* Written request *
Repeat the listing exactly as given, omitting every image.
# Material provided start
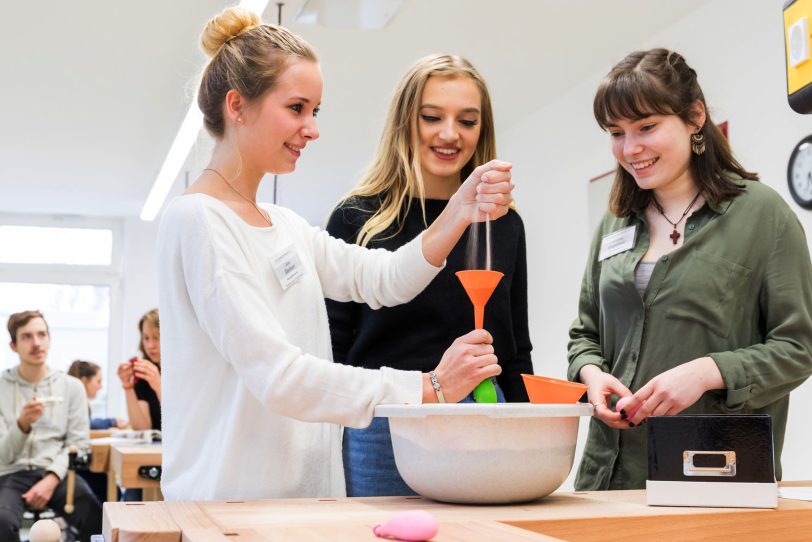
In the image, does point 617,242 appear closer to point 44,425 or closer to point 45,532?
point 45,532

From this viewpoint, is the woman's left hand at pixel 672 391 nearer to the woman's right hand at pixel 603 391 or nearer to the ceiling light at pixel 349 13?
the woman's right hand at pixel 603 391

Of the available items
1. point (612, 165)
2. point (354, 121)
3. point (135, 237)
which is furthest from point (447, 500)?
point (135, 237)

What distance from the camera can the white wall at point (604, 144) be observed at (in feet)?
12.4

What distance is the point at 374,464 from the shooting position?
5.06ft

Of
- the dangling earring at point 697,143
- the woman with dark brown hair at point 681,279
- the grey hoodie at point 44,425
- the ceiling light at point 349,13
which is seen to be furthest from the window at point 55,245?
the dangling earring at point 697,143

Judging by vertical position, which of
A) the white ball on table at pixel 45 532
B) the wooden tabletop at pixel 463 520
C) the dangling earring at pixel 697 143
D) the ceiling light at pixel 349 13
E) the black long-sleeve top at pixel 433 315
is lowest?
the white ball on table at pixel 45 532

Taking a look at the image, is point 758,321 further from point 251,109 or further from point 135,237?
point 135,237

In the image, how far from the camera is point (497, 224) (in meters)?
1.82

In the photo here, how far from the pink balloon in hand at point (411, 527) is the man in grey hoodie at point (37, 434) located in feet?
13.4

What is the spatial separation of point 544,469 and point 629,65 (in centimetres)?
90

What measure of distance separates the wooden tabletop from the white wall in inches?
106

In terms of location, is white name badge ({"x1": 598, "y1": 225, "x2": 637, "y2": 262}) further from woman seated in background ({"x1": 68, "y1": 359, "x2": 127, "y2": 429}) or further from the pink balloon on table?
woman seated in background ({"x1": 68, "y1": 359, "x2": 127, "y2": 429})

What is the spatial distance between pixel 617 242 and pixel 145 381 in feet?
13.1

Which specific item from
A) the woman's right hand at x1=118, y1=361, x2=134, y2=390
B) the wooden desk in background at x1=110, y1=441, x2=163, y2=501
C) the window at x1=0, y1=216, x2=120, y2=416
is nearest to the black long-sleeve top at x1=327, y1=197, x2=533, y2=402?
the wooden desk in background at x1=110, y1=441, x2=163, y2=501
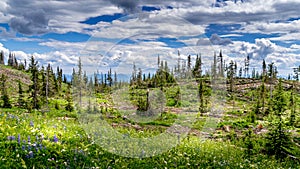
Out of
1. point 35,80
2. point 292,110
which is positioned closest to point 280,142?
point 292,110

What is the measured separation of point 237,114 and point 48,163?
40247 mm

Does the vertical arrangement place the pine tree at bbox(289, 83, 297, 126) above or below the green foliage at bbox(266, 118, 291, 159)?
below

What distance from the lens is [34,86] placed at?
# Material provided end
* Answer for this exercise *
In the image, does point 617,242 appear closer to point 44,425 or closer to point 45,532?
point 45,532

From this viewpoint, is the woman's left hand at pixel 672 391 nearer to the woman's right hand at pixel 603 391 or nearer to the ceiling light at pixel 349 13?
the woman's right hand at pixel 603 391

Of the available items
1. point (612, 165)
2. point (354, 121)
3. point (135, 237)
which is furthest from point (447, 500)?
point (135, 237)

What distance from the camera can the white wall at point (604, 144) be observed at (in feet)?
12.4

What distance is the point at 374,464 from the shooting position?
5.06ft

Of
- the dangling earring at point 697,143
- the woman with dark brown hair at point 681,279
- the grey hoodie at point 44,425
- the ceiling light at point 349,13
which is seen to be furthest from the window at point 55,245?
the dangling earring at point 697,143

Judging by vertical position, which of
A) the white ball on table at pixel 45 532
B) the wooden tabletop at pixel 463 520
C) the dangling earring at pixel 697 143
D) the ceiling light at pixel 349 13
E) the black long-sleeve top at pixel 433 315
is lowest?
the white ball on table at pixel 45 532

Taking a look at the image, is point 758,321 further from point 251,109 or further from point 135,237?
point 135,237

In the image, how far from the camera is point (497, 224) (in meters)?
1.82

In the photo here, how far from the pink balloon in hand at point (411, 527) is the man in grey hoodie at point (37, 434) located in feet?
13.4

What is the spatial separation of point 544,469 and point 629,65 (in centimetres)?
90

What measure of distance separates the wooden tabletop from the white wall in inches?
106

In terms of location, is white name badge ({"x1": 598, "y1": 225, "x2": 637, "y2": 262}) further from woman seated in background ({"x1": 68, "y1": 359, "x2": 127, "y2": 429}) or further from the pink balloon on table?
woman seated in background ({"x1": 68, "y1": 359, "x2": 127, "y2": 429})

What is the spatial distance between pixel 617 242 and pixel 145 381 in feet?
13.1

Which specific item from
A) the woman's right hand at x1=118, y1=361, x2=134, y2=390
B) the wooden desk in background at x1=110, y1=441, x2=163, y2=501
C) the window at x1=0, y1=216, x2=120, y2=416
is nearest to the black long-sleeve top at x1=327, y1=197, x2=533, y2=402?
the wooden desk in background at x1=110, y1=441, x2=163, y2=501
Out of
1. point 35,80
2. point 292,110
which is positioned closest to point 280,142?
point 292,110

What is the measured separation of point 237,114 and point 48,163?
40247 mm

Does the vertical arrangement place the pine tree at bbox(289, 83, 297, 126) above or below the green foliage at bbox(266, 118, 291, 159)?
below

What distance from the lens is [34,86] placed at?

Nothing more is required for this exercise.